## Vorgegebener Text
"""
Johannes Oerding - Kreise
Columbia / Sony
VÖ: 05.05.2017
Unsere Bewertung: 2/10
Eure Ø-Bewertung: 6/10
Hoffnung für Arme
Komische Zeiten: Johannes Oerding entschuldigt sich auf seinem neuen Album "Kreise" für die Schnulzigkeit des eigenen Werkes. "Auch wenn das grad kitschig klingt", abbittet der Münsteraner in "So schön", bevor er das Leben preist, als wäre die Welt frei von Problemen. Aber immerhin gibt er indirekt zu, was er da macht: stinknormalen, seelenlosen Mainstream-Pop. Tut niemandem weh, hilft aber auch keinem. Schlimm ist es vor allem dann, wenn der Ina-Müller-Lover echte Größen für seine Fake-Emotionen instrumentalisiert. So erklärt er im selben Song seiner Liebsten: "Was immer Du sagst / Wie Du es sagst / Als würde Prince noch für mich singen", ein hintergründiger Chor seufzt "purple rain", ein bisschen Kotze steigt die Speiseröhre hoch. Trotz Ankündigung war das zu viel.
"""
## Schriftliche Aufgaben
**1)** Nenne alle Personen, die in der Albumkritik namentlich genannt werden.
**2)** Schreibe aus der Albumkritik den Abschnitt von „Johannes Oerding - Kreise“ bis einschließlich „das zu viel.“ genau ab.

## Datenauszüge
"""
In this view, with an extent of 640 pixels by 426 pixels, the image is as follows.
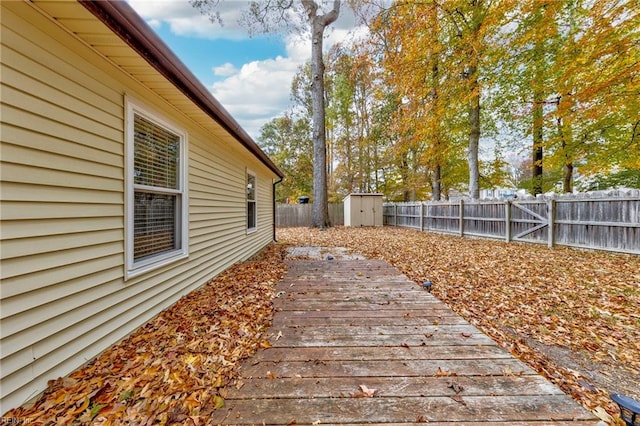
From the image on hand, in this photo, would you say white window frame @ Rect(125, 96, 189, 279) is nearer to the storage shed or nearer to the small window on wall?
"""
"""
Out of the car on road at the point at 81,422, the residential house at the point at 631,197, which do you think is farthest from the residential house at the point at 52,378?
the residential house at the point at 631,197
"""
## Ergebnisse nacheinander
**1)** Johannes Oerding, Ina Müller, Prince

**2)**
Johannes Oerding - Kreise
Columbia / Sony
VÖ: 05.05.2017
Unsere Bewertung: 2/10
Eure Ø-Bewertung: 6/10
Hoffnung für Arme
Komische Zeiten: Johannes Oerding entschuldigt sich auf seinem neuen Album "Kreise" für die Schnulzigkeit des eigenen Werkes. "Auch wenn das grad kitschig klingt", abbittet der Münsteraner in "So schön", bevor er das Leben preist, als wäre die Welt frei von Problemen. Aber immerhin gibt er indirekt zu, was er da macht: stinknormalen, seelenlosen Mainstream-Pop. Tut niemandem weh, hilft aber auch keinem. Schlimm ist es vor allem dann, wenn der Ina-Müller-Lover echte Größen für seine Fake-Emotionen instrumentalisiert. So erklärt er im selben Song seiner Liebsten: "Was immer Du sagst / Wie Du es sagst / Als würde Prince noch für mich singen", ein hintergründiger Chor seufzt "purple rain", ein bisschen Kotze steigt die Speiseröhre hoch. Trotz Ankündigung war das zu viel.